Tabaea caught her breath.
“I’ll pay you four bits in silver for your secret,” the sorcerer said.
Tabaea blinked.
“Four bits?” she squeaked.
“Half a round of silver,” the sorcerer confirmed.
Tabaea stared for a moment, then turned and ran out of the shop without another word.
Later, when she could think about it clearly, she realized that the sorcerer had really been making a generous offer. Tabaea had given him no hint of what her secret was, no reason to think it would be profitable for him to know it—and in fact, she saw now that it would probably not be profitable.
Wizards and sorcerers were traditional rivals, but they weren’t blood enemies. Sorcerers weren’t about to wage a full-scale war against wizards—for one thing, there were far more wizards in the World than sorcerers. And what possible use would knowledge of athamezation be to any magician who was not prepared to use it against wizards?
Selling her information, she saw, simply wasn’t going to work.
That left using it herself as the only way to exploit it.

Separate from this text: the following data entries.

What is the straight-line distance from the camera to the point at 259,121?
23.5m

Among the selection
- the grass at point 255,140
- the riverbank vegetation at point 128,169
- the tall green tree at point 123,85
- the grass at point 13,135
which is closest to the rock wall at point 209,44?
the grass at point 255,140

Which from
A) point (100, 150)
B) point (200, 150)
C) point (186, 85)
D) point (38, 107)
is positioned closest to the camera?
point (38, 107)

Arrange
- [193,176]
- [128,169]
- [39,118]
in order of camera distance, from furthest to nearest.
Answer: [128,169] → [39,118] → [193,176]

And the only way to use it was to make herself an athame.
That certainly had its appeal; she would be a true wizard, then, according to what Serem the Wise had said, even if she didn’t know any spells. And if she ever did learn any spells, the athame would make them easier to use, if she had understood correctly. The knife would be able to free her from any bonds, if she could touch it. It would mark her as a wizard to other wizards, but not to anyone else—and yet she would not be a member of the Guild.
And she had the impression that there was far more to it than she knew. She hadn’t heard all of Serem’s teachings to Lirrin. She had learned the entire twenty-four-hour ceremony, but had missed a fair amount of the other discussion about the athame.

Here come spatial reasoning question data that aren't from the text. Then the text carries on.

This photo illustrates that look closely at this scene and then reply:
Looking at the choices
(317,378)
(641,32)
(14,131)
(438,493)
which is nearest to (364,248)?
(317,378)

So, one bright day early in Summersend, two months after Lirrin completed her own athame, Tabaea slipped out of a shop on Armorer Street with a fine dagger tucked under
her tunic, one that she had not paid for.
The next problem, now that she had the knife, was to find a place where she could perform the spell. Her home was out of the question, with her sisters and her mother and her stepfather around—if her stepfather had turned up again, that is.
The people of the Wall Street Field had a reputation for minding their own business, but there were surely limits, and the all-day ritual with its blood and chanting and so forth would draw attention anywhere. And what if it rained? Right now the summer sun was pouring down like hot yellow honey, but the summer rains could come up suddenly.
She needed someplace indoors and private, where she could be sure of an entire day undisturbed, and such places were not easy for a poor young woman to find in the crowded streets and squares of Ethshar of the Sands.
Maybe, she thought, if she left the city...
But no, that was crazy. She wasn’t going to leave the city. There wasn’t anything out there but peasants and barbarians and wilderness, except maybe in the other two Ethshars, and those would be just as unhelpful as Ethshar of the Sands.
There were places that most people never went, such as the gate towers and the Great Lighthouse and all the towers that guarded the harbor, but those were manned by the overlord’s soldiers.
She wandered along Armorer Street, vaguely thinking of the South Beaches, but with no very clear plan in mind; she squinted against the sun and dust as she walked, not really looking where she was going.
She heard a man call something obscene, and a woman giggled. Tabaea looked up.
She was at the corner of Whore Street, and a man in the yellow tunic and red kilt of a soldier was shouting lewd promises to a red-clad woman on a balcony.
Those two would have no trouble finding a few minutes’ privacy, she was sure—though of course they’d have to pay for it.
That was a thought—she could pay for it. She could rent a room—not here in Soldiertown, of course, but at a respectable inn somewhere. She was so accustomed to stealing everything she needed that the idea of paying hadn’t occurred to her at first.